Röchling baut Standort Ruppertsweiler aus

Ruppertsweiler – Um das Wachstum von Röchling Hydroma zu sichern und weiter auszubauen, werden die Produktionskapazitäten am Standort Ruppertsweiler ausgebaut. Röchling investiert rund 1,3 Millionen Euro in ein neues Gebäude. Mit der Investition bekennt sich die international tätige Röchling-Gruppe, zu der Röchling Hydroma gehört, zum Standort in der Region Westpfalz.

Mit dem Neubau trägt Röchling dem starken Wachstum des Unternehmens in den vergangenen Jahren Rechnung. Röchling Hydroma ist ein international führender Hersteller von Stanz- und Schneidunterlagen aus thermoplastischen Kunststoffen. Die Produkte sind weltweit in der Textil-, Leder-, Papier- und Automobilindustrie sowie in der Lebensmittelindustrie im Einsatz. So wurden zum Beispiel die offiziellen Fußballweltmeisterschafts-Bälle „Teamgeist“ zur WM in Deutschland, „Jabulani“ zur WM in Südafrika und „Brazuca“ zur WM in Brasilien auf Stanzunterlagen von Röchling Hydroma gefertigt.

Mit der Investition erweitert der Kunststoffverarbeiter seine Produktionskapazitäten für Stanz- und Schneidunterlagen. Zusätzlich wird das Unternehmen nach dem Neubau auch Fertigteile aus thermoplastischen Kunststoffen nach Kundenzeichnung auf modernen CNC-Maschinen fertigen und so die Kompetenzen in der Verarbeitung von Kunststoffen weiter ausbauen.

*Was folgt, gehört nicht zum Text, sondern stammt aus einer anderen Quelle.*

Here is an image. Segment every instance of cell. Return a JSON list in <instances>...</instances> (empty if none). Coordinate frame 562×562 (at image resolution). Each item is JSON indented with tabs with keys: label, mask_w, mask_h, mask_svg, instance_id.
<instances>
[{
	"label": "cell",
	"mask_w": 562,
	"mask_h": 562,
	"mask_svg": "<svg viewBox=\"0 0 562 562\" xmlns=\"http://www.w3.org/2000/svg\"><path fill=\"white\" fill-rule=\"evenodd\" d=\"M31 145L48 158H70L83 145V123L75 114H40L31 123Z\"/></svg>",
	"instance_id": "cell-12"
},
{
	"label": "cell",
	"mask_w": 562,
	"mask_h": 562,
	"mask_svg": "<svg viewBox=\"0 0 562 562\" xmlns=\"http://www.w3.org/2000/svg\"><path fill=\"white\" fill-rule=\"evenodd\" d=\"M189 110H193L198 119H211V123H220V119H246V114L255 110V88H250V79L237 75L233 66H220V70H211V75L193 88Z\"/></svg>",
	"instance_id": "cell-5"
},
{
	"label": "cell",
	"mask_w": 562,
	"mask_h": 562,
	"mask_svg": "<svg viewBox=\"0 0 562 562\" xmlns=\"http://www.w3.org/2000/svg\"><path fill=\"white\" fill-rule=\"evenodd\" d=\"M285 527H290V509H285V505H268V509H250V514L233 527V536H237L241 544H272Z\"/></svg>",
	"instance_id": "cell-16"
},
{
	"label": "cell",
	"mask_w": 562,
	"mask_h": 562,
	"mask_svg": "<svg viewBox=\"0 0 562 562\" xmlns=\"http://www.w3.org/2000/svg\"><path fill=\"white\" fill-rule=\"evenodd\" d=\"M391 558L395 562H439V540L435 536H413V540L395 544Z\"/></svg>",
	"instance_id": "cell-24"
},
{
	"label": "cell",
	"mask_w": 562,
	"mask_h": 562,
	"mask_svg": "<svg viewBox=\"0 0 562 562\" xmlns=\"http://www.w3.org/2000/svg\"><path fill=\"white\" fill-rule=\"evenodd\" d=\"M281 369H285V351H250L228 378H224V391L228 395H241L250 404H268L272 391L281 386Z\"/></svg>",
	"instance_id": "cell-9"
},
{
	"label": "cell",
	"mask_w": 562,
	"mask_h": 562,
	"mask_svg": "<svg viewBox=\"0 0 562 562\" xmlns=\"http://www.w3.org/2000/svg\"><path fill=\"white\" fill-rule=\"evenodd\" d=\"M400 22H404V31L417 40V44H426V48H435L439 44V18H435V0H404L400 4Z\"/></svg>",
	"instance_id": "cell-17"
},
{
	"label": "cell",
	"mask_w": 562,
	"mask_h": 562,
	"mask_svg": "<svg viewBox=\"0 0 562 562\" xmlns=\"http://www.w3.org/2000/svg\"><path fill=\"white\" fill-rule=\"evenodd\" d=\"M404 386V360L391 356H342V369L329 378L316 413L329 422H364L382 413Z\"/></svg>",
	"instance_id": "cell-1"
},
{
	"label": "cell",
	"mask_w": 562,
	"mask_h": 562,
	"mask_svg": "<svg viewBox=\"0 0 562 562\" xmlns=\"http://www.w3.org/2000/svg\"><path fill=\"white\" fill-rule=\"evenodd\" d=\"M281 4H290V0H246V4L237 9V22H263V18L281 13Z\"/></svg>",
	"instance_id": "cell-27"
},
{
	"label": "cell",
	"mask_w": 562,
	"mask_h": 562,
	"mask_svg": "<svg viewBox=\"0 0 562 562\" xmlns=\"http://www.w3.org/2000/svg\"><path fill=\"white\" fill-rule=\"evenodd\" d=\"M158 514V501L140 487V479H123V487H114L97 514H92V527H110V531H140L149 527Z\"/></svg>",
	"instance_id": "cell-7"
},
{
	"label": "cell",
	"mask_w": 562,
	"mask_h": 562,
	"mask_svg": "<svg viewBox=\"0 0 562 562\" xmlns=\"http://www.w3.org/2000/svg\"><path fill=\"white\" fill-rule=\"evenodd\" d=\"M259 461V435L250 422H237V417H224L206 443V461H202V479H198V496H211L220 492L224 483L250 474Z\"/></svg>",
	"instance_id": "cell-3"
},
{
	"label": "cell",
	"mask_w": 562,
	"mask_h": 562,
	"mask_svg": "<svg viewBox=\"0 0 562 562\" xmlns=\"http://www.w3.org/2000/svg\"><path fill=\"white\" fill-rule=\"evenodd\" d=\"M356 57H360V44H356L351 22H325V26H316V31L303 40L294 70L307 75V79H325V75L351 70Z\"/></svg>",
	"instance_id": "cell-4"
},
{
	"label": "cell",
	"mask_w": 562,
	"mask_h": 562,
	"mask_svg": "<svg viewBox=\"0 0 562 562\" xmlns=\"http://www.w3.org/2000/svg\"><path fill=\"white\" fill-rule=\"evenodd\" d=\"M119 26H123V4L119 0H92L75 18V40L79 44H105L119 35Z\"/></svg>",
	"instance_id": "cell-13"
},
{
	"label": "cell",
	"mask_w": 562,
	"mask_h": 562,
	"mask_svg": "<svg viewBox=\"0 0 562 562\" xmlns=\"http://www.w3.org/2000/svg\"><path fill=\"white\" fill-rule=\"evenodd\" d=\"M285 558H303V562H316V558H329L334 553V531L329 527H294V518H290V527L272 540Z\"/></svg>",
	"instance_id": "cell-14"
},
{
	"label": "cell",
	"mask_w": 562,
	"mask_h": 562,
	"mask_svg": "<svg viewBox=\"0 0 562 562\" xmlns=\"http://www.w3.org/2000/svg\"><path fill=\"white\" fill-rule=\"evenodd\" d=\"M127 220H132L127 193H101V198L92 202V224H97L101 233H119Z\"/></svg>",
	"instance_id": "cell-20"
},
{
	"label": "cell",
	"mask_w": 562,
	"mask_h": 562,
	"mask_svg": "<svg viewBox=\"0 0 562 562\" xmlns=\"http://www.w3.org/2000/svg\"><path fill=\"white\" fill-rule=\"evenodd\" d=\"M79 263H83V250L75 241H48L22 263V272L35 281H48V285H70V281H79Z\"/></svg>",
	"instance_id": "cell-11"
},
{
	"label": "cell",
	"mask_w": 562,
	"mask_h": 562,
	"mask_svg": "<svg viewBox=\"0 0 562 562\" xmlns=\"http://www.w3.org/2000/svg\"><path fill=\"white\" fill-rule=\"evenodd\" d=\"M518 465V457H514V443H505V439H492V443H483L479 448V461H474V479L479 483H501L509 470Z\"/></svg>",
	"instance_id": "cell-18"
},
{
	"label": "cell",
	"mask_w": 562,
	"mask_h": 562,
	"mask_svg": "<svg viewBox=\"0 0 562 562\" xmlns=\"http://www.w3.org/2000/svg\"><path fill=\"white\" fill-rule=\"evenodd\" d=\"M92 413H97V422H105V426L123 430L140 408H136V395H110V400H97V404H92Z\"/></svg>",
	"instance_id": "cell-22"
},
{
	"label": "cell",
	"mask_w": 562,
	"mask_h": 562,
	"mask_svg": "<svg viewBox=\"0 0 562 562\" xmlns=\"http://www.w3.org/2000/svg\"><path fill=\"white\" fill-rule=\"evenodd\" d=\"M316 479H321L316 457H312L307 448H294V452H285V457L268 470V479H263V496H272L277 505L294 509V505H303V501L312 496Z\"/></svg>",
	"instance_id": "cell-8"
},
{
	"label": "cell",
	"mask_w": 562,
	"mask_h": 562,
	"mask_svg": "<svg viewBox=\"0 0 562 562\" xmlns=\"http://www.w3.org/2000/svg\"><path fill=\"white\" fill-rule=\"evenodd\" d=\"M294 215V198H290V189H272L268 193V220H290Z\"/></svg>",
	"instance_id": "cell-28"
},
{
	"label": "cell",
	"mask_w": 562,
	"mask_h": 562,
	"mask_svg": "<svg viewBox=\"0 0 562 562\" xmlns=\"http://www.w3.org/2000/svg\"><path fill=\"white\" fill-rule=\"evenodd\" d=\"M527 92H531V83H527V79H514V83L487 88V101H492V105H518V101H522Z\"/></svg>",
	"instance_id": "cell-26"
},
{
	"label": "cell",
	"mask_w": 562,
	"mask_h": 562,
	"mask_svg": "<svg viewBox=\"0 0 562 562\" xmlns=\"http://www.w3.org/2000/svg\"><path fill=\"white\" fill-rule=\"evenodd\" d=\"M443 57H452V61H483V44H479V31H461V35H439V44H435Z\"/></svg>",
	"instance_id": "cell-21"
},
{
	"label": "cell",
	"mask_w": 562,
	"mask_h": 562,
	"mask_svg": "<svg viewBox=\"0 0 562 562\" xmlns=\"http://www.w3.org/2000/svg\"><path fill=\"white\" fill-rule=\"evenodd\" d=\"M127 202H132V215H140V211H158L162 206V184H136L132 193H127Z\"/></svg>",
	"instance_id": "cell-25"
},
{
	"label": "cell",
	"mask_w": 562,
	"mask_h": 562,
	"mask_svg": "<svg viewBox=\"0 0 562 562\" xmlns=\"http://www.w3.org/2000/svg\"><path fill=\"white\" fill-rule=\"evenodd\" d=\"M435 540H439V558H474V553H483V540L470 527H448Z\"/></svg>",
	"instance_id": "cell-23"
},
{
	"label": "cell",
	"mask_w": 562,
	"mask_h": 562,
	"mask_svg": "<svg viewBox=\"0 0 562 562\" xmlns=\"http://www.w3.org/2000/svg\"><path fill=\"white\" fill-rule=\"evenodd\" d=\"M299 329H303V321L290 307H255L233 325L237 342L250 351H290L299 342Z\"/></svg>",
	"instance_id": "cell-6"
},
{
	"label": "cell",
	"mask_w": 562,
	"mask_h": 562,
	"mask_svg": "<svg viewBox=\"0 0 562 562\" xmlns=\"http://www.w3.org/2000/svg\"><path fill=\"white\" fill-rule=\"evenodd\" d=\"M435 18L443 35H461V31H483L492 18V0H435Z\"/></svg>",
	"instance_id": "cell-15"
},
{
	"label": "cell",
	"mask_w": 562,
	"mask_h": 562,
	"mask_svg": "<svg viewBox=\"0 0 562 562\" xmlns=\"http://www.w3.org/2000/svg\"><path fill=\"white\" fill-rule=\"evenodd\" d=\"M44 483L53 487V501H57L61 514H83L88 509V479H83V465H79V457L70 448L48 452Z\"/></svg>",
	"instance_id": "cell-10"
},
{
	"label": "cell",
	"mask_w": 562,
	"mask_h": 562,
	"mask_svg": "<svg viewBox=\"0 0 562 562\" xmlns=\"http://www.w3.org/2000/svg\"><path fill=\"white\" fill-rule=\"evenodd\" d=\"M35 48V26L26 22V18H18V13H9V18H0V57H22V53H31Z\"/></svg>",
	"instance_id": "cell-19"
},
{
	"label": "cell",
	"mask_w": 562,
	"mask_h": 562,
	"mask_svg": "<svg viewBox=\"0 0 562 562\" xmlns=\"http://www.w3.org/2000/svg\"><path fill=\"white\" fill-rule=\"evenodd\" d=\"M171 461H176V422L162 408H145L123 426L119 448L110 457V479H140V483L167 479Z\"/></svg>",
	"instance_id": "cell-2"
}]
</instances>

Nachdem die Entscheidung für die Investition getroffen war, konnte das Genehmigungsverfahren mit Unterstützung der Bürgermeisterin der Verbandsgemeinde, Silvia Seebach, dem Ortsbürgermeister Hans Föller und des Gemeinderates Ruppertsweiler, sowie den beteiligten Behörden, zeitnah umgesetzt werden.

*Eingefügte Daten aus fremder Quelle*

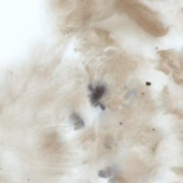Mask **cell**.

Im ersten Bauabschnitt wird eine Halle mit einer Grundfläche von 500 m² mit integriertem 2-geschossigen Büro erstellt. Mit dem Ausbau des Standortes werden modernste Produktionstechnologien eingeführt, die die Abläufe in der Produktion optimieren und die Arbeitsbedingungen für die Mitarbeiter weiter verbessern. Im Zuge der Baumaßnahmen werden zudem die bereits bestehenden Sanitär- und Aufenthaltsräume für die Belegschaft saniert und erweitert. Ebenfalls werden bei der Erweiterung höchste Standards für den Lärmschutz umgesetzt. Die Fertigstellung soll Ende Juli dieses Jahres erfolgen. Weitere Investitionen für den Ausbau des Standortes sind bereits für die nächsten Jahre geplant. Dafür stehen auf dem Betriebsgelände zusätzlich 1.300 m² zur Verfügung.

Einmaliger Know-how-Mix

Bei der Materialauswahl und den Herstellungsprozessen für Stanzunterlagen kann Röchling Hydroma auf eine im Markt einzigartige Kompetenz zurückgreifen. Bis 1986 hat das Unternehmen selbst Stanzmaschinen hergestellt. „Wir verfügen so über einen einmaligen Know-how-Mix aus beiden Bereichen – der Stanztechnik sowie der Kunststoffherstellung und -verarbeitung. Zielsetzung ist ein optimales Stanzergebnis, höchste Präzision und lange Lebensdauer von Stanzunterlage und -werkzeug“, sagt Geschäftsführer Gerold Fatscher.

Matthias Weber, Sales Manager International, fügt hinzu: „Unsere Stanzunterlagen sind weltweit überall dort im Einsatz, wo Weichmaterialien gestanzt werden müssen. Dazu gehören zum Beispiel die Fertigung hochwertiger Ledersitze für Autos, Sohlen für Damen- und Herrenschuhe aber auch Textilien, Filz, Vlies und Pappe. Als international ausgerichtetes Unternehmen machen wir dabei mittlerweile 80 Prozent unseres Umsatzes außerhalb von Deutschland.“

Bei der Produktion der Stanz- und Schneidunterlagen verwendet Röchling Hydroma hochwertige Rohstoffe, deren Verarbeitung sehr umweltschonend ist. Die beim Herstellungsprozess entstehenden Materialreste werden fast vollständig vor Ort oder bei externen Partnern aufbereitet und in speziellen Recyclingprodukten wiederverwendet.